写真右_出所: 新華社/共同通信社

 偶然の発見・ヒントからヒット商品が生まれたケースがある。日本初の乳酸菌飲料で、発売されてから100年以上愛飲されている「カルピス」も、その一つである。

 社史研究家の村橋勝子氏が小説顔負けの面白さに満ちた社史を「意外性」の観点から紹介する本連載。第9回はカルピス(現在はアサヒ飲料に統合)を取り上げる。

蒙古民族の活力源

「カルピス」の生みの親である・三島海雲は、大阪の教学寺の長男として生まれ、13歳で得度し、生涯僧侶にあった。22歳で京都にある西本願寺文学寮を卒業すると、寺を継ぐことなく英語の教師になったが、文学寮が1901年(明治34年)に東京に移転して仏教大学になったことを知ると、同大学の最高学年の3年に編入学した。

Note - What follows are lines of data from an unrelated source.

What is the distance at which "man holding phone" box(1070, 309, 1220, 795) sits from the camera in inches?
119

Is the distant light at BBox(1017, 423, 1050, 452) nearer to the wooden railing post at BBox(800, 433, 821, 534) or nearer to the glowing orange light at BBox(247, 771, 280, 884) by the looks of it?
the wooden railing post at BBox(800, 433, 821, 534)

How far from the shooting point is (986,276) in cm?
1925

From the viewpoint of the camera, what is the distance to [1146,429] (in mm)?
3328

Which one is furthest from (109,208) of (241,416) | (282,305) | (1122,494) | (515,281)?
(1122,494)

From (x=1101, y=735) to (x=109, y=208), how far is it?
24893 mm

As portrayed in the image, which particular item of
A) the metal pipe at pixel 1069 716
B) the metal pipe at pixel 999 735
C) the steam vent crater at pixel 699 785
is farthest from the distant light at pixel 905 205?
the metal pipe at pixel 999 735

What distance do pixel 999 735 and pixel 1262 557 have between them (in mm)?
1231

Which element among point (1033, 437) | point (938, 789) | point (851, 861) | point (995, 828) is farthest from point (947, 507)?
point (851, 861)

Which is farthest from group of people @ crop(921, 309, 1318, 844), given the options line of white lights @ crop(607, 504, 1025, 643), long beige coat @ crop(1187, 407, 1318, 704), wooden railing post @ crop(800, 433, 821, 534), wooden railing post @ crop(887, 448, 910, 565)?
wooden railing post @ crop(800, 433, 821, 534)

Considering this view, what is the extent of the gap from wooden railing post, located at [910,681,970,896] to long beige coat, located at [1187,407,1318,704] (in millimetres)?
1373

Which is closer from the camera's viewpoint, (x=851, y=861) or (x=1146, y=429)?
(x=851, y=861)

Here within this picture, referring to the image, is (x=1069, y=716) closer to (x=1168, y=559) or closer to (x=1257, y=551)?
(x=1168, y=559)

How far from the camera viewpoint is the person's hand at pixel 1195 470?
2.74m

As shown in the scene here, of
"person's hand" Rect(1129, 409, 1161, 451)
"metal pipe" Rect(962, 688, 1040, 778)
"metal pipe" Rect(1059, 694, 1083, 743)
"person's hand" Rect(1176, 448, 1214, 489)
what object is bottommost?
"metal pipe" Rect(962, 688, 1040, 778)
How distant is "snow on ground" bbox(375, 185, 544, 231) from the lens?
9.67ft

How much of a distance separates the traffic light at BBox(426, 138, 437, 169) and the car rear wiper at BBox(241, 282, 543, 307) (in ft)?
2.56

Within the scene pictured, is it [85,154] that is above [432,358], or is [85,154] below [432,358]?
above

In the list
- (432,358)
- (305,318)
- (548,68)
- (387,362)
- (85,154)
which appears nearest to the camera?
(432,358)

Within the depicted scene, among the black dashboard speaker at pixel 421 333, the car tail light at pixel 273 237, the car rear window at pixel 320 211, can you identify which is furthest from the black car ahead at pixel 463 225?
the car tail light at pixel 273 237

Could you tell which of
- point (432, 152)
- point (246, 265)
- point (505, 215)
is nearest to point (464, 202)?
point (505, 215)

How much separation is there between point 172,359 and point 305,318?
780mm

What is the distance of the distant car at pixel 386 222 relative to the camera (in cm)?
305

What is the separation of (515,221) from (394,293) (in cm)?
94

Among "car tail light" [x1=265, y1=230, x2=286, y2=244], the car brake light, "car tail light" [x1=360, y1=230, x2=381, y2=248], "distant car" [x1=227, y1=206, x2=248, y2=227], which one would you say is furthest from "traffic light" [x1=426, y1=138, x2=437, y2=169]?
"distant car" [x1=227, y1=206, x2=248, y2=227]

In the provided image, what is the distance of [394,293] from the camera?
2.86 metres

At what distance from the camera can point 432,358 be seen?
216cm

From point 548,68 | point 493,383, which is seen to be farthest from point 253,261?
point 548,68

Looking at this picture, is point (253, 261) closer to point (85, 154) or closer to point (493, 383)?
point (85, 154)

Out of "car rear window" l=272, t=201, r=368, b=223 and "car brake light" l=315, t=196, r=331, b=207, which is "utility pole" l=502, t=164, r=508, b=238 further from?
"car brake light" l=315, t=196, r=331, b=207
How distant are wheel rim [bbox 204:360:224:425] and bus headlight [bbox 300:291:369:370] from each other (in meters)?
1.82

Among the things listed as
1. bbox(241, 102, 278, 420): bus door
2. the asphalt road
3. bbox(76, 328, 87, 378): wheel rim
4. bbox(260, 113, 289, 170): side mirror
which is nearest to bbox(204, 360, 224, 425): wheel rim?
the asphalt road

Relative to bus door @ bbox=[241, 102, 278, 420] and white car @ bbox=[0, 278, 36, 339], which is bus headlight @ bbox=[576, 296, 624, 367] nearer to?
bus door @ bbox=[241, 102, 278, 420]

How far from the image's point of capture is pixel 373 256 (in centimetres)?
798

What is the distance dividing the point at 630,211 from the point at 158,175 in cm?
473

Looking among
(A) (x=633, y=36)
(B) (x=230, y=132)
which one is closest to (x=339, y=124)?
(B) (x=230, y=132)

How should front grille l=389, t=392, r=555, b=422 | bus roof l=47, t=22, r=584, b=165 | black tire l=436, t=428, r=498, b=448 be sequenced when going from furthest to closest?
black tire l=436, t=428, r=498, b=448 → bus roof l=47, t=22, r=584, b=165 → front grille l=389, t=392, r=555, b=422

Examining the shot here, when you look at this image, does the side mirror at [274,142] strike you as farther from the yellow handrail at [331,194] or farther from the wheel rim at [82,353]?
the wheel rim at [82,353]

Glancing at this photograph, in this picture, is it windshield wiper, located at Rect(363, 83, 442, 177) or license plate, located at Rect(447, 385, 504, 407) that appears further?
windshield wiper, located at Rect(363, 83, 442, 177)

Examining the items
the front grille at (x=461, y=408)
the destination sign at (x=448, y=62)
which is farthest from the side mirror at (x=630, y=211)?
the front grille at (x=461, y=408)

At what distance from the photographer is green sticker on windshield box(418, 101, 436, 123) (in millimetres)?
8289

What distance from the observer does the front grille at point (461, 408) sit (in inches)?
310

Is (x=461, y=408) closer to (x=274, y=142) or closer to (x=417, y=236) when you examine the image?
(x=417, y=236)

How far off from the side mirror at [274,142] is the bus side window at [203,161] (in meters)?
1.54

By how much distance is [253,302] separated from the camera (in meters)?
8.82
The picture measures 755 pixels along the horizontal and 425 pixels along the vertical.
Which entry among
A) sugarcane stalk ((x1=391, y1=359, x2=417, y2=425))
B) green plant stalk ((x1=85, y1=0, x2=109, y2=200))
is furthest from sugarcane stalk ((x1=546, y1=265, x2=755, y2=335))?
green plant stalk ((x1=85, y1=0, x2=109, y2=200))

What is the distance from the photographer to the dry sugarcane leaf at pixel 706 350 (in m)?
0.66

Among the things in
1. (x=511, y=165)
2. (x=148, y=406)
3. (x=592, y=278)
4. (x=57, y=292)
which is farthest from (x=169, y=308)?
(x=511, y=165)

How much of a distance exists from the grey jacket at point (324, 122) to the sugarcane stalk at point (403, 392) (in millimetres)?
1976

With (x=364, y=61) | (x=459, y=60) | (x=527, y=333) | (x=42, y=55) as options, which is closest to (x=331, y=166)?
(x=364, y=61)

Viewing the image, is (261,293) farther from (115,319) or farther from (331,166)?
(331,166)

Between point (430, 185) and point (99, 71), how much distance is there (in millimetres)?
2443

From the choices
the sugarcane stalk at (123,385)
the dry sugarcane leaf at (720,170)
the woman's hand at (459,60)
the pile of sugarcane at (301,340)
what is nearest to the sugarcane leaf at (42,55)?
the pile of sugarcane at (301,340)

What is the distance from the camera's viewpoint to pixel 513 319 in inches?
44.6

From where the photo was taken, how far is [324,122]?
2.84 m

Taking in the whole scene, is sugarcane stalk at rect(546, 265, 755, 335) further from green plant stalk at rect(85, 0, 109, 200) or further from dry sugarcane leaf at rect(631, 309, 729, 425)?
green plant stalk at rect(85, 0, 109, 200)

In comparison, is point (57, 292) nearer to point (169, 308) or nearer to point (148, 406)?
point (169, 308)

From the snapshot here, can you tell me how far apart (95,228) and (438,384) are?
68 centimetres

 大学に入って間もなく、三島は大学から中国へ渡るように勧められた。当時の中国は日本の青少年のあこがれの地で、無限の可能性と夢を求めて、多くの若者が広大な中国へ渡っていった。海雲も1902年、25歳で北京に渡り、文学寮の先輩、中島裁之が主宰する東文学舎に寄宿した。ここで海雲は中国語を学ぶ一方、日本語を教えながら数カ月を過ごし、直隷省(現・河北省)趙州中学校の教官として赴任した。

 半年後、海雲は土倉五郎と知り合った。日本の山林王といわれた奈良の土倉庄三郎の五男で後にラクトー株式会社設立にあたって海雲に多大な援助をした土倉竜治郎の弟である。

 1903年10月、海雲は五郎と北京に雑貨貿易商「日華洋行」を設立して事業家に転身した。